Twice a year, hundreds of bird species migrate more than 3,000 miles from northern Canada to the Gulf of Mexico and central America. Research partnerships like the Migratory Bird Explorer allow us to collect tracking data covering all 3,000 of those miles.
Scientists like Stephen Brenner, Audubon Great Plains Avian Biologist, use multiple methods to track individual birds and map migratory patterns. The most accurate way to track animals is with a GPS tracking device, but these are often expensive and only work with a limited number of larger species. New innovations using some of the oldest tracking technology has opened up exciting new avenues for unprecedented research into amazing animal migrations.
Motus – Latin for ‘movement’ – is a radio telemetry tracking system that collects data on individual animals whenever a tracking device comes within range of a receiver. Information is collected and managed in a centralized database so that device tags can be detected wherever the animal travels. This requires that researchers coordinate and share their data, ideal for developing accurate maps of migrations and travel over time.
This network is especially valuable for many migratory species that are too small to carry GPS devices, like sparrows, thrushes, and warblers.
There are more than 1,500 Motus receiver stations globally.

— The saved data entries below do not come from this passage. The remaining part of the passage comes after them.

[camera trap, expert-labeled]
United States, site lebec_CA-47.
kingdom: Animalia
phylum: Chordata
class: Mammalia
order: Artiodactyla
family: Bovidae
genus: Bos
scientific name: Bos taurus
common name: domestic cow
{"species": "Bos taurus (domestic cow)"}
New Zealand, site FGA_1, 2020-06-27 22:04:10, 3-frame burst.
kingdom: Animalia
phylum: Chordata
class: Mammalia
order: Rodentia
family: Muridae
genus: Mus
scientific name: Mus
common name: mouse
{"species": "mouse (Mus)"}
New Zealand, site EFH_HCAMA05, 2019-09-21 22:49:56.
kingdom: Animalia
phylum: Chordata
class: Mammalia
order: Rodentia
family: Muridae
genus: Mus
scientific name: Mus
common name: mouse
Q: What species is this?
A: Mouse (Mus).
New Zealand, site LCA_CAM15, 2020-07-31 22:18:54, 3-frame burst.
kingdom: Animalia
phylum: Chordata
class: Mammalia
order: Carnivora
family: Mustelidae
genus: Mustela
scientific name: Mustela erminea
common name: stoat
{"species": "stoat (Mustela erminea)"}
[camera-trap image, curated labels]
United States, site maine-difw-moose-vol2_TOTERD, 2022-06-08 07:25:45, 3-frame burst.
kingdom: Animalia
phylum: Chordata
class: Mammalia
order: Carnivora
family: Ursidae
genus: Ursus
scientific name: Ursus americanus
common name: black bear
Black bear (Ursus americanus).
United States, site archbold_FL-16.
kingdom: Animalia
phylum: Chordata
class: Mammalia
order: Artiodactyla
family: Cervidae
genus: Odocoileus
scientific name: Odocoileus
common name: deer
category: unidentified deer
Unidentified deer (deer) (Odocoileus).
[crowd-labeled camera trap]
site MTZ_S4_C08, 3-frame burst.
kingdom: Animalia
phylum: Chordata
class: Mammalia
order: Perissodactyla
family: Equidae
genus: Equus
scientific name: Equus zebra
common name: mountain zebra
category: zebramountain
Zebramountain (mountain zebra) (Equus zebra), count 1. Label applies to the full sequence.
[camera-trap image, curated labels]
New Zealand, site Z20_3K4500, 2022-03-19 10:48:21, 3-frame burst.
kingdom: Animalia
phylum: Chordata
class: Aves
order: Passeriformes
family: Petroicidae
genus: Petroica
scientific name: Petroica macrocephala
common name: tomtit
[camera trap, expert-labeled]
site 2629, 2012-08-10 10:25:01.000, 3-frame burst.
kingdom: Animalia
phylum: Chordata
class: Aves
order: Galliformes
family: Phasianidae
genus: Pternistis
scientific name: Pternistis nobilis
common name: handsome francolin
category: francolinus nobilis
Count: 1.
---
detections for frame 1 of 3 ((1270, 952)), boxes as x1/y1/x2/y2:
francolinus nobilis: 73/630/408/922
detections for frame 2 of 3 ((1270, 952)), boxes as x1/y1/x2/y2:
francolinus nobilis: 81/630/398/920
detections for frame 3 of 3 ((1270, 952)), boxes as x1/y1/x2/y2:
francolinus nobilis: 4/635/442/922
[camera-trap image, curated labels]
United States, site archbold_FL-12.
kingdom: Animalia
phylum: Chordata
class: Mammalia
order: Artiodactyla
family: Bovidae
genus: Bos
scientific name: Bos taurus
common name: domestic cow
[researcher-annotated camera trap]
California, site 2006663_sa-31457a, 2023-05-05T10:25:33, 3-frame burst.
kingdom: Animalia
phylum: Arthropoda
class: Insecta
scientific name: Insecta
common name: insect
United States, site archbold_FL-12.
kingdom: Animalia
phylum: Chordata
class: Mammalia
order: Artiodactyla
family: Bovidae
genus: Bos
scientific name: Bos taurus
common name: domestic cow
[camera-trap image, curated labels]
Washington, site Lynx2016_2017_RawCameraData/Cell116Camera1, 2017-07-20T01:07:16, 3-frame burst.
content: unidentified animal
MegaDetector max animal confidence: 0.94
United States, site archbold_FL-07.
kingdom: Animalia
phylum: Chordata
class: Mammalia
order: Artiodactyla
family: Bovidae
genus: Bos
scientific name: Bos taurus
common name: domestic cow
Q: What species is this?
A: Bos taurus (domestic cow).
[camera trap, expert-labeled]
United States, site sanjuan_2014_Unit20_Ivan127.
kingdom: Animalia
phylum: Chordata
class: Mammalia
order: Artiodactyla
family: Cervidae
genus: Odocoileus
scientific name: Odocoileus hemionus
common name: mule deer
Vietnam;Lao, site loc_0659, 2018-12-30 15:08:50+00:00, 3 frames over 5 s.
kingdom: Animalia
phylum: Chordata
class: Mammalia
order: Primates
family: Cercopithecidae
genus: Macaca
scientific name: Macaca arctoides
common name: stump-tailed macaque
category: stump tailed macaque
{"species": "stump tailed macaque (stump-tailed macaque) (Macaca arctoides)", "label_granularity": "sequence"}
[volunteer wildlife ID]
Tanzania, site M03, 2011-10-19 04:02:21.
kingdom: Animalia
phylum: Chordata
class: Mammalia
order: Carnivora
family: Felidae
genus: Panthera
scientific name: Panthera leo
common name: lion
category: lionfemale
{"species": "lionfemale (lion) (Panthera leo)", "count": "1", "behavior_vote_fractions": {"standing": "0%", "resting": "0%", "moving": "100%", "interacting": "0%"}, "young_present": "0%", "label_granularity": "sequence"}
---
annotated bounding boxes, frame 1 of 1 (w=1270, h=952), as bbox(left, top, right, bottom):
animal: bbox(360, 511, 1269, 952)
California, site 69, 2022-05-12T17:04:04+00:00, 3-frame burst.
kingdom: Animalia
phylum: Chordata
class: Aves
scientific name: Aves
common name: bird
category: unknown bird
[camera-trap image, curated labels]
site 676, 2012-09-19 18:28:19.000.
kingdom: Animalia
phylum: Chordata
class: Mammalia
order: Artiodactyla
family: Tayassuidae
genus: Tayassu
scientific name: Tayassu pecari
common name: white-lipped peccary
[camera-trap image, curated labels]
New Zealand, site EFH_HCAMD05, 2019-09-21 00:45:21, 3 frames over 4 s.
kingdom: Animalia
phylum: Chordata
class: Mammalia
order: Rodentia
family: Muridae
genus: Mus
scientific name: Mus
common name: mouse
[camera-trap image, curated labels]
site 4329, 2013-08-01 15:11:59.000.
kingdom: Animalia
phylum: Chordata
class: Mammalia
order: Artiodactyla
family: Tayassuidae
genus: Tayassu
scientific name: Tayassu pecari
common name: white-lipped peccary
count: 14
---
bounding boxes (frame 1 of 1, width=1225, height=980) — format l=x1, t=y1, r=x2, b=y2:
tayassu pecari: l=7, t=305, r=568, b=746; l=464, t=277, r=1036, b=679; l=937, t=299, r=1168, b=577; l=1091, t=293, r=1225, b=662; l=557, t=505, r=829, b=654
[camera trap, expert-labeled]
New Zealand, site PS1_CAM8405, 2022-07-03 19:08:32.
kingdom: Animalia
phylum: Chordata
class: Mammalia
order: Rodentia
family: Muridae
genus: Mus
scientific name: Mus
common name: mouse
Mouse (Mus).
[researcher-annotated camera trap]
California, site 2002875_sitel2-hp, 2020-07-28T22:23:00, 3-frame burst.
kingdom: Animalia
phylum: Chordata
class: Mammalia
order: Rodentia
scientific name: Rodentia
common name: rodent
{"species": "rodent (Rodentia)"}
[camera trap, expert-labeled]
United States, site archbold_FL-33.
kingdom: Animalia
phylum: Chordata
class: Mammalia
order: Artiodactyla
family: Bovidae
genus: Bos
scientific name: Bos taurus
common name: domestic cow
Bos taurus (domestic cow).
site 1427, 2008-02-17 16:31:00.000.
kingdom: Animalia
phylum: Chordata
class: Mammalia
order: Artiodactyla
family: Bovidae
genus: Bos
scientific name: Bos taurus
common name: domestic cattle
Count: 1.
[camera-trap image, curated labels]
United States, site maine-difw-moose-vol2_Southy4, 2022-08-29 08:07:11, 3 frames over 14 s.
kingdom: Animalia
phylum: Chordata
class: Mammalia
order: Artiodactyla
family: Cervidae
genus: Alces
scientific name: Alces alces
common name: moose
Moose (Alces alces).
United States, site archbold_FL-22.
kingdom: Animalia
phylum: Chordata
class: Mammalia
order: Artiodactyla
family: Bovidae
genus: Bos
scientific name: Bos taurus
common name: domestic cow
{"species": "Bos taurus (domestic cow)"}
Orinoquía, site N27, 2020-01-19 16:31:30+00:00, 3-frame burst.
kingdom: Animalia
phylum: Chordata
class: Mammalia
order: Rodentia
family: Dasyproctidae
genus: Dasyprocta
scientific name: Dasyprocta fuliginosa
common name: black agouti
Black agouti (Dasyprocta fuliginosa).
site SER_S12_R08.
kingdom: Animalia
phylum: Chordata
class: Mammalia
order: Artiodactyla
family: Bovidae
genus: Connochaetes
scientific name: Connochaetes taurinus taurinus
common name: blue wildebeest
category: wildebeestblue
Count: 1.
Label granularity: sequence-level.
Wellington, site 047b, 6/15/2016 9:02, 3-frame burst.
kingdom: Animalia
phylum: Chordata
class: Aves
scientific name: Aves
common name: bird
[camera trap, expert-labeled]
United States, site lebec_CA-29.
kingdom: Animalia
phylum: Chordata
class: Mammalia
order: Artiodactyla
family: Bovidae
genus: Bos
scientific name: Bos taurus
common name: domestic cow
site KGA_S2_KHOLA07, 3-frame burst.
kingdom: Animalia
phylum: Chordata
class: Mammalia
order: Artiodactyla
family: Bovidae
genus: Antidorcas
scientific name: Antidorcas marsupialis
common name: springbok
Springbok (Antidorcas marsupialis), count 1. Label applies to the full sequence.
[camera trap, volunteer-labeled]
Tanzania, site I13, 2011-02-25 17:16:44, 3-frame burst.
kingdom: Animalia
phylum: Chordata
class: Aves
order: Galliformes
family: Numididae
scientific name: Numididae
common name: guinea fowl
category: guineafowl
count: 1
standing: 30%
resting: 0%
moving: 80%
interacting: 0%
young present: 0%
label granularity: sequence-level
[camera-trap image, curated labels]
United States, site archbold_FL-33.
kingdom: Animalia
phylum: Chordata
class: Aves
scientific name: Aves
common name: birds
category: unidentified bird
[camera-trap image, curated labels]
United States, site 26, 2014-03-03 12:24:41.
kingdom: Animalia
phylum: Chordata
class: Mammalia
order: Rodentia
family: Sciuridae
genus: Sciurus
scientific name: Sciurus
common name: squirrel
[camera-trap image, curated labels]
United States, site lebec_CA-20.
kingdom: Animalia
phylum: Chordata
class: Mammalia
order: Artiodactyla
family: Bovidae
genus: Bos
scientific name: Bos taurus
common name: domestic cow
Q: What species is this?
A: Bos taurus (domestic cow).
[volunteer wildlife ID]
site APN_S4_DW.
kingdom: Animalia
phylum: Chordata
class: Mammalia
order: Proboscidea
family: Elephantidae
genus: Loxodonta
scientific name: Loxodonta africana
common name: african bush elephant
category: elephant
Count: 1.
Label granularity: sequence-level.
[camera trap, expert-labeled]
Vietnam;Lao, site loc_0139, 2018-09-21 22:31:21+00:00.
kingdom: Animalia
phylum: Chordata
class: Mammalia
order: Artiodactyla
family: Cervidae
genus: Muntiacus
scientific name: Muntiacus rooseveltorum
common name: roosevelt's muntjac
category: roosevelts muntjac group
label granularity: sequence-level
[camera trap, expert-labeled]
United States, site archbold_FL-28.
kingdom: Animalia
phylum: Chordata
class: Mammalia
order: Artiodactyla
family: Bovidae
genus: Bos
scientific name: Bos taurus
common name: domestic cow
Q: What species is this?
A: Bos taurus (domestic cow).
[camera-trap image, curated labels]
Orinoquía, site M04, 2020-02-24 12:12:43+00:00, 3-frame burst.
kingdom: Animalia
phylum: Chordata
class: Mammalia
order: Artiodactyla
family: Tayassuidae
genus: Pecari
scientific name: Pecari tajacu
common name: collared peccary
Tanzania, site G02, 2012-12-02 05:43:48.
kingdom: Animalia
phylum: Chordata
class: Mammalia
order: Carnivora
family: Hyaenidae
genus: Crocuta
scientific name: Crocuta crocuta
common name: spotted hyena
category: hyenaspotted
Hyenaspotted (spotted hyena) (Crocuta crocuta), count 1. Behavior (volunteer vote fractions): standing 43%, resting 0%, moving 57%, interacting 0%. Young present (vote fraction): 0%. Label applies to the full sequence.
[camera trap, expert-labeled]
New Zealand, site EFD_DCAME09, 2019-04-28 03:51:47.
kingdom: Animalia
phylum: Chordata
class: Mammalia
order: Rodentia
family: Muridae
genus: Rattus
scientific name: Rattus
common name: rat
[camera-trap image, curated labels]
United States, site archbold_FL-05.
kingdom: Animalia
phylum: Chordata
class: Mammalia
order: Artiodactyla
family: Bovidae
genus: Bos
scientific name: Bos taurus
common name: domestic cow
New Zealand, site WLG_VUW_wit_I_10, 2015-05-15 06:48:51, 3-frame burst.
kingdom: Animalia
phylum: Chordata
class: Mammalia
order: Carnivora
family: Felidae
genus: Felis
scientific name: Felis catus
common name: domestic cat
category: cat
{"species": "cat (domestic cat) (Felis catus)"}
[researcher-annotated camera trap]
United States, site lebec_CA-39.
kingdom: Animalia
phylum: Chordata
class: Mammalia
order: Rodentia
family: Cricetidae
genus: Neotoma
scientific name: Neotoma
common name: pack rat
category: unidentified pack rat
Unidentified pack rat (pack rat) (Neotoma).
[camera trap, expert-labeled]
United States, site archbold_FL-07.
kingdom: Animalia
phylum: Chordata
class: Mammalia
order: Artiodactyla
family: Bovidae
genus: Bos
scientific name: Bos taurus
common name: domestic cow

Almost 38,000 animals representing 317 species, mostly birds, have been tracked using Motus, according to the American Bird Conservatory.
Audubon’s Migratory Bird Explorer maps all kinds of animal tracking data from Prince Charles Island in Canada to the southern border of Chile and Argentina. We can track animals like Whooping Cranes from their journey from Alison Bay, Alberta Canada, through Rowe Sanctuary, to Audubon’s Coastal Islands Sanctuary in Texas. We can also track smaller species from the Motus network with equally impressive migrations, like the Veery, traveling from southern British Columbia through Rowe Sanctuary to complete its journey in southern Panama.
This is why having a hemispheric network matters: migratory birds need safe places throughout their thousand-mile journeys.